Исходный текст —
Творческие люди - открыты. Через своё творчество они делятся своей душой. Если кто-то глумится над чужим искусством, он плюёт в душу автору. Другой бы на месте оплёванного больше бы не стал делиться сокровенным, а тем более вот так со всеми. Но творческий человек при всей своей уязвимости иначе не может. Он хочет говорить только по душам и своим творчеством вызывает на этот диалог. Он будет терпеть и дальше.
 
В этом смысле художник всегда беззащитен. Он встаёт перед всеми и обнажается. Это привлекает внимание. Он добровольно занимает невыгодную позицию. Чтобы оставаться художником, он будет подставлять другую щёку, когда его начнут хлестать те, кто считает себя лучше его.

[Строки набора данных]
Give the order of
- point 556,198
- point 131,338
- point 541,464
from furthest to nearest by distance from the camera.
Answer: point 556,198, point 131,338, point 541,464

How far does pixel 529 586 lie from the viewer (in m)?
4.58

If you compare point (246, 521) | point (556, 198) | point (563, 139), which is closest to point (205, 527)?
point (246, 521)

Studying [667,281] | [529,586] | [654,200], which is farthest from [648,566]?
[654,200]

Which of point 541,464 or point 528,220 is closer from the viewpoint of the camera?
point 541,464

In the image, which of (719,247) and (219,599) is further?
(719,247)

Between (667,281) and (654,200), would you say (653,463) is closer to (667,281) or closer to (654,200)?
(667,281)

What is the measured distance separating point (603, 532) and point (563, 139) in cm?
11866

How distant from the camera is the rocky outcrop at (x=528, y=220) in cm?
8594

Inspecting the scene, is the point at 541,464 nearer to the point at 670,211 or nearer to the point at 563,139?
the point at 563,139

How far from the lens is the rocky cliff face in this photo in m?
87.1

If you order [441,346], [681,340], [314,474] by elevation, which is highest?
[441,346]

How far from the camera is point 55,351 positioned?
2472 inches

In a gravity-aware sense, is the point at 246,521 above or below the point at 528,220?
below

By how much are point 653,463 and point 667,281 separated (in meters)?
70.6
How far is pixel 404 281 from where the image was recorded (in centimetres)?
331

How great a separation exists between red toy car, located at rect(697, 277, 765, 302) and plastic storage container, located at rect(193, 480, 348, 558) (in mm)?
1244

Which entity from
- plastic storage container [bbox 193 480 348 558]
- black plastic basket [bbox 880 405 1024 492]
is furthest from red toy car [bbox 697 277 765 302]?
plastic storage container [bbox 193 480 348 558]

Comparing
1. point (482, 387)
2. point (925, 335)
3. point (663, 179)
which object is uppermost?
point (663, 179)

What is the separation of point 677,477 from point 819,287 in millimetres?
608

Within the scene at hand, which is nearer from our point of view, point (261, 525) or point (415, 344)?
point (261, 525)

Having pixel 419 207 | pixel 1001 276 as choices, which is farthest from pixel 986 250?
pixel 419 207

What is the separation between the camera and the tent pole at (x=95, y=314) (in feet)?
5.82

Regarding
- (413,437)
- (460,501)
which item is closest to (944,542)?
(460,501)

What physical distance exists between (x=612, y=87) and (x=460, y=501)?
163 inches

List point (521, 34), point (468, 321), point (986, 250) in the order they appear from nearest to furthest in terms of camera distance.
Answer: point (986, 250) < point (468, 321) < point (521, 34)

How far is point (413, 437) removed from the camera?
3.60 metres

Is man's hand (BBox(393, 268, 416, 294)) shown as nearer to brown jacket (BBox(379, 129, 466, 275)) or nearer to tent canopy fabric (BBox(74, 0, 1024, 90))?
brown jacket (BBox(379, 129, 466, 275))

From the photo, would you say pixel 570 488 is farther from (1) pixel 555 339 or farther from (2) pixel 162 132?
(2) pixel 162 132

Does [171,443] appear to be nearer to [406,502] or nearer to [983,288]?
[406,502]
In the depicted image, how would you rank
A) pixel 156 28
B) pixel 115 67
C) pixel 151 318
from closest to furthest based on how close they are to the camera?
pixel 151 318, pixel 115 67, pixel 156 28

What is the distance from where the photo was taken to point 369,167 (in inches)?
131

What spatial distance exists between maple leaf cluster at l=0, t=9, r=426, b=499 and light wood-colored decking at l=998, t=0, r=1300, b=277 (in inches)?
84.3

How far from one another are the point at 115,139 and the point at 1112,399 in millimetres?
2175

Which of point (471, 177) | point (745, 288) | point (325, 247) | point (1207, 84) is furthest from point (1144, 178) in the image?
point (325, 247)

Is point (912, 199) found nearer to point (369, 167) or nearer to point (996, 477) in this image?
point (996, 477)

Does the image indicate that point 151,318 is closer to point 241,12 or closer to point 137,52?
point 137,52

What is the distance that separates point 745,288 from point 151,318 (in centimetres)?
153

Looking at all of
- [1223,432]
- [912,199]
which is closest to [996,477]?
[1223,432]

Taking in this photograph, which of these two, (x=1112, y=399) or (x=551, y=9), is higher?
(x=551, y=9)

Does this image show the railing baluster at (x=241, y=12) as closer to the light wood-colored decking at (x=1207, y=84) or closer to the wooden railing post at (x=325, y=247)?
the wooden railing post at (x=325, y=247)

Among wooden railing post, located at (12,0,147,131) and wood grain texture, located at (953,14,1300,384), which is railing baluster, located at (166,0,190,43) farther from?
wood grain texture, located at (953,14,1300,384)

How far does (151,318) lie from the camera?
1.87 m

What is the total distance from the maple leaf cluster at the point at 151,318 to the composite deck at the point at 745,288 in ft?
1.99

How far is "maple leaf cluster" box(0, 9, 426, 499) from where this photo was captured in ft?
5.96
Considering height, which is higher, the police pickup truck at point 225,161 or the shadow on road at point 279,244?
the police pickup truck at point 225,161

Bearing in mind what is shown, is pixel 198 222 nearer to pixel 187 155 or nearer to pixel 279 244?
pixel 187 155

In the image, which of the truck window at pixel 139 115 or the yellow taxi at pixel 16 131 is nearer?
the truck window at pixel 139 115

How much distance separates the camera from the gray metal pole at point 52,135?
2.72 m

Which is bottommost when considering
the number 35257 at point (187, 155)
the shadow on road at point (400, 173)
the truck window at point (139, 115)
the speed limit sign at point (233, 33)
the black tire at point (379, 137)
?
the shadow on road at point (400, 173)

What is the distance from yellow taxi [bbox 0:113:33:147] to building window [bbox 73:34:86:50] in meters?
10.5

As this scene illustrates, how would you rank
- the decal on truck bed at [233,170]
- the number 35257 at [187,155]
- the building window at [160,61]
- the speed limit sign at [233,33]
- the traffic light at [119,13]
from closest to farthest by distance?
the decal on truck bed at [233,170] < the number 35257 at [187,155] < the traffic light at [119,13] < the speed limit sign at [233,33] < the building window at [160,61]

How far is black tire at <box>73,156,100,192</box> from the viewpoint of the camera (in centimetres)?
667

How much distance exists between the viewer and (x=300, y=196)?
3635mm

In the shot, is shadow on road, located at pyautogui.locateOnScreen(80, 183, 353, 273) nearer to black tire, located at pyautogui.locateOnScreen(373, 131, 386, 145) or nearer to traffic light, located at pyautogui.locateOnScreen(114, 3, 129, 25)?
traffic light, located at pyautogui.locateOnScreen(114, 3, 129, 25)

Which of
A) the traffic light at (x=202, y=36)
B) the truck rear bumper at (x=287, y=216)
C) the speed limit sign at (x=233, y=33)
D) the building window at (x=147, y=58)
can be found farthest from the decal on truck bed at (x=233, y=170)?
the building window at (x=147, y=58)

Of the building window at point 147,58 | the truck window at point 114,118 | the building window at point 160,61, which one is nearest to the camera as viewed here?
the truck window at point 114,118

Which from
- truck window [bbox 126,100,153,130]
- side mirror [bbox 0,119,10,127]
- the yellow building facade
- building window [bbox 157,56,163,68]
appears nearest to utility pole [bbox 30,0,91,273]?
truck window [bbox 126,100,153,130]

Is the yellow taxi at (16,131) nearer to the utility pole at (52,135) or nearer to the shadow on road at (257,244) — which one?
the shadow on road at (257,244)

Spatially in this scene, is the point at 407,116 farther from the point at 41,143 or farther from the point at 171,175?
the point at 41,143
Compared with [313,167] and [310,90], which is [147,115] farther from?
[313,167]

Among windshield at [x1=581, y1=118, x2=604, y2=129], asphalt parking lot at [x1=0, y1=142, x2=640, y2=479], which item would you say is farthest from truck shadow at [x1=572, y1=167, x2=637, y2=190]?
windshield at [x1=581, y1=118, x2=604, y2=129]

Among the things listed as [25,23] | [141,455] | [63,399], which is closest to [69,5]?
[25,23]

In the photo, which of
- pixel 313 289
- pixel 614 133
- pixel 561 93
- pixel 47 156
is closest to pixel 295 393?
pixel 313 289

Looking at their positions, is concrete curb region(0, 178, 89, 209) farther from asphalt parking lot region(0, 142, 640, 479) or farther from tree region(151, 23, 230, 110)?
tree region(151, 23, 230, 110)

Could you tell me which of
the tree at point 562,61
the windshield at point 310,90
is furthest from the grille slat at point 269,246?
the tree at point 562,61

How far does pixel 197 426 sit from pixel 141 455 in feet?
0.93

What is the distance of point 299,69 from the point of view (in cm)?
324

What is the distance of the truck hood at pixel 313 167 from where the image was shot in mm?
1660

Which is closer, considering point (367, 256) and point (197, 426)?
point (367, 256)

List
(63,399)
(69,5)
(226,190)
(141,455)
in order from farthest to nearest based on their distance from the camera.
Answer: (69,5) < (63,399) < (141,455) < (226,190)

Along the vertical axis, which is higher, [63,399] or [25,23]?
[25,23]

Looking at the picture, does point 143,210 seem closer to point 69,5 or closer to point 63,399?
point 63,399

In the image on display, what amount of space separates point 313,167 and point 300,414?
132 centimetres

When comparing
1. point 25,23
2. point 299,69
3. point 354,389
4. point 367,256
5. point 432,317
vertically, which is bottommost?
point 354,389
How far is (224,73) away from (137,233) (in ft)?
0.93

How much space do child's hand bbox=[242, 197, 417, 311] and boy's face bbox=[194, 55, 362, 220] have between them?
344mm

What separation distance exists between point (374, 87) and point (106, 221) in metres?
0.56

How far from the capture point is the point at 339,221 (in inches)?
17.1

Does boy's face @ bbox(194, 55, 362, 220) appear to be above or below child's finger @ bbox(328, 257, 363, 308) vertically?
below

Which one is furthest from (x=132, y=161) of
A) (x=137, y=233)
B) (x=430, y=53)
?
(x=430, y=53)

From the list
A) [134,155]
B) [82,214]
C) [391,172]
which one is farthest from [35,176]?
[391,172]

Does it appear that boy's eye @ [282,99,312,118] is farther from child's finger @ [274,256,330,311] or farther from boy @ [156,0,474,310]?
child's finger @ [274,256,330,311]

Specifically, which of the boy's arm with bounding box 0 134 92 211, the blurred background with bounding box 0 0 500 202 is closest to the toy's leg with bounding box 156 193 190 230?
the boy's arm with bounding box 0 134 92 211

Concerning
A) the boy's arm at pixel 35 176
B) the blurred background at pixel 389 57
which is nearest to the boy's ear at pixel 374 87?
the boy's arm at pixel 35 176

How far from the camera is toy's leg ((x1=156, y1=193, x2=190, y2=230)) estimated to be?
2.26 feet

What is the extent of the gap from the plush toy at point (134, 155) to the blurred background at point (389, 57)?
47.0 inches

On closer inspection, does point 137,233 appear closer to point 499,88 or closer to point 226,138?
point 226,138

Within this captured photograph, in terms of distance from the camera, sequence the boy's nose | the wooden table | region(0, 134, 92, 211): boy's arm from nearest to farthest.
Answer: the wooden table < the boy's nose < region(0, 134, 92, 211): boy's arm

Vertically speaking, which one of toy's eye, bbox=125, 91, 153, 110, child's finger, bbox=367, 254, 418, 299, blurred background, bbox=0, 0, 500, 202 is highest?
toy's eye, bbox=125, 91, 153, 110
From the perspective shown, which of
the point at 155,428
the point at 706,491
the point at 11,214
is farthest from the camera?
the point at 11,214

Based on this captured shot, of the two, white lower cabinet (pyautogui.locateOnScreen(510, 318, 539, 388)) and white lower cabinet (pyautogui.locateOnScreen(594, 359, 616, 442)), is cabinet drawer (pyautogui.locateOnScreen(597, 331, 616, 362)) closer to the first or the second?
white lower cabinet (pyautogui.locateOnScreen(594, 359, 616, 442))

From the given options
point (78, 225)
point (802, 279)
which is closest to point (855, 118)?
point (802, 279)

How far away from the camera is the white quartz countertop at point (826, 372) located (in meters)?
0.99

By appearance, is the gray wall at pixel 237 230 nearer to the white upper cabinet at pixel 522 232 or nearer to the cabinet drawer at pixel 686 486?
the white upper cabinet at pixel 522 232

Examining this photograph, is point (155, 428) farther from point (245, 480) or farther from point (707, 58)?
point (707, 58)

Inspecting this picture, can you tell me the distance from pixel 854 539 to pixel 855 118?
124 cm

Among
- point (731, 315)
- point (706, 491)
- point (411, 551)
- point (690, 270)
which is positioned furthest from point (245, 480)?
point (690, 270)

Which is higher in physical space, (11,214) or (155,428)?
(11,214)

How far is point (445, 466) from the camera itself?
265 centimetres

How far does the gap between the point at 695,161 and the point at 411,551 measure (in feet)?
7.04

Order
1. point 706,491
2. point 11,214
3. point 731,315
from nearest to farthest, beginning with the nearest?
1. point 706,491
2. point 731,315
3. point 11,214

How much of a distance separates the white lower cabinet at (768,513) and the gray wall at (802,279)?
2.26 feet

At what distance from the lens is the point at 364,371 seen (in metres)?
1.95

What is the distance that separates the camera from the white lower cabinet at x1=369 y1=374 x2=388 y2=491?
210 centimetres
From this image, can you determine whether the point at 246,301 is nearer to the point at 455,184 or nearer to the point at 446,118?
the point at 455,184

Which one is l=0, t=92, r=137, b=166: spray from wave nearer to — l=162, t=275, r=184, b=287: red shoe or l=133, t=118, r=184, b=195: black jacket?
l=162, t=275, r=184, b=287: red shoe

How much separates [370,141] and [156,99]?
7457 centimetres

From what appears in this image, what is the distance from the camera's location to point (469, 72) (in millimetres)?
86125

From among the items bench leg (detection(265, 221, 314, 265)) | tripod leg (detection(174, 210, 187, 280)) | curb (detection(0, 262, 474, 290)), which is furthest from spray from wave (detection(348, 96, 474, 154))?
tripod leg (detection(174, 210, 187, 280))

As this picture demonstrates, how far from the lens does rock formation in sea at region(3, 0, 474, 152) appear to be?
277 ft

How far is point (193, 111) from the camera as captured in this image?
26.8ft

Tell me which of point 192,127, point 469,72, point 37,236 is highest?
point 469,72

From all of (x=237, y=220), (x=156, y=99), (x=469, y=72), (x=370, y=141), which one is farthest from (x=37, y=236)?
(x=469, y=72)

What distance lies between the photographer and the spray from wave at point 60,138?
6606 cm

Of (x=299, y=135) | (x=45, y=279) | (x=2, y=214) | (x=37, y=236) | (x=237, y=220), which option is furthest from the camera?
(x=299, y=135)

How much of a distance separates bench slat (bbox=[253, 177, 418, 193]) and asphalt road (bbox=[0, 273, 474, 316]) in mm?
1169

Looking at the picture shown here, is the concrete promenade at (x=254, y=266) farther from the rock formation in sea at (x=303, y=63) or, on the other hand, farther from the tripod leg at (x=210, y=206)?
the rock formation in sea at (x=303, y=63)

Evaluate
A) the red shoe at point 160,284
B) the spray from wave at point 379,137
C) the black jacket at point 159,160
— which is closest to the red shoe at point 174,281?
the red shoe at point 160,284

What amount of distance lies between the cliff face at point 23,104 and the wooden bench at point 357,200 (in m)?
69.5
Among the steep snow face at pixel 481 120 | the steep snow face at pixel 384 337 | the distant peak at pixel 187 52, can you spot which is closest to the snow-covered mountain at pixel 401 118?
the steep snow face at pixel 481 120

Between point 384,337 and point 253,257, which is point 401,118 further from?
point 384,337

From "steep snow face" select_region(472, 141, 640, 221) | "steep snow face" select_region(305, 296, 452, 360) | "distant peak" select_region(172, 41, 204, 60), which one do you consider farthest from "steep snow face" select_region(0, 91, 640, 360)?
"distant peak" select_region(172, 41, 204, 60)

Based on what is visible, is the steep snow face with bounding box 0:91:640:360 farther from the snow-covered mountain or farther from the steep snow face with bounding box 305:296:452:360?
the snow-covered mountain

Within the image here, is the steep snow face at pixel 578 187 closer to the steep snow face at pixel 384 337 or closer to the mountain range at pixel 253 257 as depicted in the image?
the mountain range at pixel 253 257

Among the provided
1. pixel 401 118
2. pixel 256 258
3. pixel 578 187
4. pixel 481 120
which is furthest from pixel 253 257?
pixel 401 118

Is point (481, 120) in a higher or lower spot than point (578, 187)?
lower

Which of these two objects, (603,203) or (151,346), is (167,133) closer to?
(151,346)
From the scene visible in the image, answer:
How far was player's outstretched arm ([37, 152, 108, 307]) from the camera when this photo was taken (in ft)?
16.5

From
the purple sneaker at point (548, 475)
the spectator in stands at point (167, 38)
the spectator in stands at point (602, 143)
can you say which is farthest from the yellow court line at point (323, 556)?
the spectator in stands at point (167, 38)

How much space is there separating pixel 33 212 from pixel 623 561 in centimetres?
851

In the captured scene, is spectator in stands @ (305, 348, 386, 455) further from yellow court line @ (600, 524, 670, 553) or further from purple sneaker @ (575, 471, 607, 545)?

Поставленная задача 1 — Изложите суть исходного текста в двух предложениях.
Поставленная задача 2 — Процитируйте дословно фрагмент исходного текста: начните со слов «В этом смысле» и остановитесь после слов «себя лучше его.».
Строки набора данных не имеют никакого отношения к исходному тексту.

Готовый ответ 1 — Творческие люди открыты и через творчество делятся душой, поэтому глумление над их искусством равносильно плевку в душу автору, но творческий человек иначе не может и будет терпеть дальше. Художник всегда беззащитен: он добровольно занимает невыгодную позицию и, чтобы оставаться художником, подставляет другую щёку тем, кто считает себя лучше его.

Готовый ответ 2 —
В этом смысле художник всегда беззащитен. Он встаёт перед всеми и обнажается. Это привлекает внимание. Он добровольно занимает невыгодную позицию. Чтобы оставаться художником, он будет подставлять другую щёку, когда его начнут хлестать те, кто считает себя лучше его.